No matter how the students decide to complete their degree, CPE classes seem to consistently be environments of singular intellectual fervor. Every professor and program coordinator testified to the unique experience of a CPE classroom, and the brilliance and drive of the students. Plass described teaching his Kafka class as a positive, but very intense, experience. 

“[It’s] not [intense] just because you’re in prison and prisons are hostile places,” Plass said. “It’s also intense in a very good way, because the students are very committed to their learning…. You’re constantly being peppered with questions—there isn’t a silent moment in class. The problem is that there’s such a desire to have a conversation, that you could just go on forever. But time is really limited.” 

Gruen set that intensity in contrast with the environment at the University.  

“Students at Cheshire come to every single class prepared to discuss the assigned material, and that doesn’t always happen on campus,” she said. 

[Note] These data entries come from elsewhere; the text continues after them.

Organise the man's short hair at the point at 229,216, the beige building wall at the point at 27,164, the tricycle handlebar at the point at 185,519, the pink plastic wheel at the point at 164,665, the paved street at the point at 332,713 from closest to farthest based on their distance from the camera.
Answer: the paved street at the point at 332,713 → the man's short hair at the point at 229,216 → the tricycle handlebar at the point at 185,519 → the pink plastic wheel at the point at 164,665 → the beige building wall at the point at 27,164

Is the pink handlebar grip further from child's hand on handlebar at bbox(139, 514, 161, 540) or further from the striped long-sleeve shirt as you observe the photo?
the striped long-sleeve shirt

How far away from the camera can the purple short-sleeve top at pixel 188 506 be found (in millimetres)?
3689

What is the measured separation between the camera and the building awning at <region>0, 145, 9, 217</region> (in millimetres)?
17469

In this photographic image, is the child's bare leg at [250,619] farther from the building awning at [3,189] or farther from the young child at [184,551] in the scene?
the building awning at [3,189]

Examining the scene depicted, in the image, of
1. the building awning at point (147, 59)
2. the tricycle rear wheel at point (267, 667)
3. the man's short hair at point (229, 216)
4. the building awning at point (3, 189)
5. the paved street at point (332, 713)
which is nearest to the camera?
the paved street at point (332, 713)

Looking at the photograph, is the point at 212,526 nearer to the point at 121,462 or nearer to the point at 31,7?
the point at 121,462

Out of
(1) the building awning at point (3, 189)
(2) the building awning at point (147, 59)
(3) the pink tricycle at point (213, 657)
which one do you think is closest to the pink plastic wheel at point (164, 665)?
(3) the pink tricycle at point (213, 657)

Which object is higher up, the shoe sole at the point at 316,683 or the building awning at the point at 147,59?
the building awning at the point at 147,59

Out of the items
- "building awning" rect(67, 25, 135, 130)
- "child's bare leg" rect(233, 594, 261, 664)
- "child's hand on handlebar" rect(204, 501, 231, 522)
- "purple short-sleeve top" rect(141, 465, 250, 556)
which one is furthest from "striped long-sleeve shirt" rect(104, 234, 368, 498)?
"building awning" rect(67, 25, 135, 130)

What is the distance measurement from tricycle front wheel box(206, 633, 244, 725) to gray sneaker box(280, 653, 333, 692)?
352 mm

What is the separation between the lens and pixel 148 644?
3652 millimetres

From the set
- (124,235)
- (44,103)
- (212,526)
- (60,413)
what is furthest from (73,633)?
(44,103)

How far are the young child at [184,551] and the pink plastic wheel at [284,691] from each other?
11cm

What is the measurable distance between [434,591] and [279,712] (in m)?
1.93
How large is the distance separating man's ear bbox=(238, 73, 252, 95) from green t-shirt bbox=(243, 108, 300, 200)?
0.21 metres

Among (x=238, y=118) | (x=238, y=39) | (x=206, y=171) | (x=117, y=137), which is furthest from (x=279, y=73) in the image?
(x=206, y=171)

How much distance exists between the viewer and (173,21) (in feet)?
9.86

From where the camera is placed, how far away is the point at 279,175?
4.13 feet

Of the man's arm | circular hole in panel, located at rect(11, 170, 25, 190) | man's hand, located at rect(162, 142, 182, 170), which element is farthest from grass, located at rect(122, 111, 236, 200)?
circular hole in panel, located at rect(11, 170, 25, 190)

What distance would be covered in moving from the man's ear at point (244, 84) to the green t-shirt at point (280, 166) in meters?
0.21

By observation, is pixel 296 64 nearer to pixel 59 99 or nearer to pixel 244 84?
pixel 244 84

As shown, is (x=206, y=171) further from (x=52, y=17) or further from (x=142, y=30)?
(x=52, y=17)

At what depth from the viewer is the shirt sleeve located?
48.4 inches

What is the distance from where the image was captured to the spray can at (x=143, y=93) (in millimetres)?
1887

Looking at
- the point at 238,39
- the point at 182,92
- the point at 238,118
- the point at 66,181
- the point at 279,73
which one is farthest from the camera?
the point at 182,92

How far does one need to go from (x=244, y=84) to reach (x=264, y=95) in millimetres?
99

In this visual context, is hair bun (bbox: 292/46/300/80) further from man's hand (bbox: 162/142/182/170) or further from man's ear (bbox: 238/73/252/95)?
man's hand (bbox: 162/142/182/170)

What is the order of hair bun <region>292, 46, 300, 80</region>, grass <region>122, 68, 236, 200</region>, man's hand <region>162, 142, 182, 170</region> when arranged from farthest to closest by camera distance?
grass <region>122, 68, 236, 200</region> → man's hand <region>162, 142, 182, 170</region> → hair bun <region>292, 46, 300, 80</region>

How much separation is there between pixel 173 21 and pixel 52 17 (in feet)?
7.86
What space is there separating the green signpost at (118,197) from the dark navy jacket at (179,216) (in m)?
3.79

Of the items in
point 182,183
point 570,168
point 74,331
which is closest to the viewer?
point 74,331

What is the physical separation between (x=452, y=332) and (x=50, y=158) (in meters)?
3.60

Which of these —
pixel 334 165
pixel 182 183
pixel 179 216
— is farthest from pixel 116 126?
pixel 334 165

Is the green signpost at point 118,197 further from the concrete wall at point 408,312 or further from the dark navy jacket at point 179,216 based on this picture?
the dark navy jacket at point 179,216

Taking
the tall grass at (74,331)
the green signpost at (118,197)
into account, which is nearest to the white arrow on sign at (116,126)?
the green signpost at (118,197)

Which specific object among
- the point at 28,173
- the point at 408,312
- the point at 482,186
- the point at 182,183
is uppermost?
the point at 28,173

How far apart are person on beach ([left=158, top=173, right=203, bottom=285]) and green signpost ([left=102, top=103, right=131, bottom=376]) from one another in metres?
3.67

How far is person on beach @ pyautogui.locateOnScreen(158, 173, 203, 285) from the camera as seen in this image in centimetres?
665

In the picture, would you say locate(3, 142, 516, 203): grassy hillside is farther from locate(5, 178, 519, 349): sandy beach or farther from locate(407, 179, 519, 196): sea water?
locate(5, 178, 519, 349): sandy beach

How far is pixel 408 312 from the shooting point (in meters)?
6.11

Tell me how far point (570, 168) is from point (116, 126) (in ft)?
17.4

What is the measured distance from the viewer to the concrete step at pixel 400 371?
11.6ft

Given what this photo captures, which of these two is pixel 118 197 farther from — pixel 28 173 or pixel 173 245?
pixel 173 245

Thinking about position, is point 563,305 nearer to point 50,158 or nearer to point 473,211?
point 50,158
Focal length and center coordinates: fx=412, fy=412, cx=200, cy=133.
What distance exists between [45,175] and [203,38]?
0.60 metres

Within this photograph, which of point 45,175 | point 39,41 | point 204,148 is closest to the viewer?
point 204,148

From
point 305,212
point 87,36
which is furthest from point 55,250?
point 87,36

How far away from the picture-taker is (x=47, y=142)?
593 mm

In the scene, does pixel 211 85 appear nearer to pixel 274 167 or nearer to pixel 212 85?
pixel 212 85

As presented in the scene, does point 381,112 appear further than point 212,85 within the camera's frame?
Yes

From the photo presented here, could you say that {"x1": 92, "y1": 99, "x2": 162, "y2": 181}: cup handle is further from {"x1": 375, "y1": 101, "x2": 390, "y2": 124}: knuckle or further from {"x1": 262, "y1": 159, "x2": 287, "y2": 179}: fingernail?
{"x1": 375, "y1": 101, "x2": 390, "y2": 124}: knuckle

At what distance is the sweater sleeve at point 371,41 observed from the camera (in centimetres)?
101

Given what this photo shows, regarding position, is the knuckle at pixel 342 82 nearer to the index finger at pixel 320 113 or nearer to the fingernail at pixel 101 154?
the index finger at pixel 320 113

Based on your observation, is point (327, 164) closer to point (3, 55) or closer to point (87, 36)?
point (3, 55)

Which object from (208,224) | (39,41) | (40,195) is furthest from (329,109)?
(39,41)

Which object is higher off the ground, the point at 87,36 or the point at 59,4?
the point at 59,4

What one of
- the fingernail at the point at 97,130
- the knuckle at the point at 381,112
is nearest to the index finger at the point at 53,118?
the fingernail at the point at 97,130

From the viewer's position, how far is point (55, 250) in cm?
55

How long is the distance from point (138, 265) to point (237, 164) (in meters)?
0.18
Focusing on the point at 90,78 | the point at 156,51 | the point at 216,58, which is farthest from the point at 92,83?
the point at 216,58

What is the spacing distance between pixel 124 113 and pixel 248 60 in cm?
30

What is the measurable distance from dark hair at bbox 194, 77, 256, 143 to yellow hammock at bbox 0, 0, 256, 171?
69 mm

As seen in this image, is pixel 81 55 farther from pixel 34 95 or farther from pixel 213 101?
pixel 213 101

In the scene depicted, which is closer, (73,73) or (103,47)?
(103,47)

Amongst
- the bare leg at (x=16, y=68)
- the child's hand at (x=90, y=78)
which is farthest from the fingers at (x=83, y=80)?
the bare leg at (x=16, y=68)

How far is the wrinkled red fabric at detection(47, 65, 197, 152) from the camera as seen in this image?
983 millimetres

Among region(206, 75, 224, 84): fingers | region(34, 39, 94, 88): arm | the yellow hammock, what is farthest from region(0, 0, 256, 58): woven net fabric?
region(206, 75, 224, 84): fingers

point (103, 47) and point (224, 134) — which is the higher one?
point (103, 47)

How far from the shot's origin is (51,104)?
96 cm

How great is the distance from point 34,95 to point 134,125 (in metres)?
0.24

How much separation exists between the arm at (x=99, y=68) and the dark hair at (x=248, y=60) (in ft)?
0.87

Now nearing the end of its tenth year, the CPE has continued to grow. While students graduate from the program and some return home, the CPE is beginning to focus on developing support systems for re-entry. Currently, the program is making important strides on the way to offering a Wesleyan bachelor’s degree within the program. Starting fall of next year, students can begin applying for the Bachelor of Liberal Studies.

 

Claire Isenegger contributed reporting.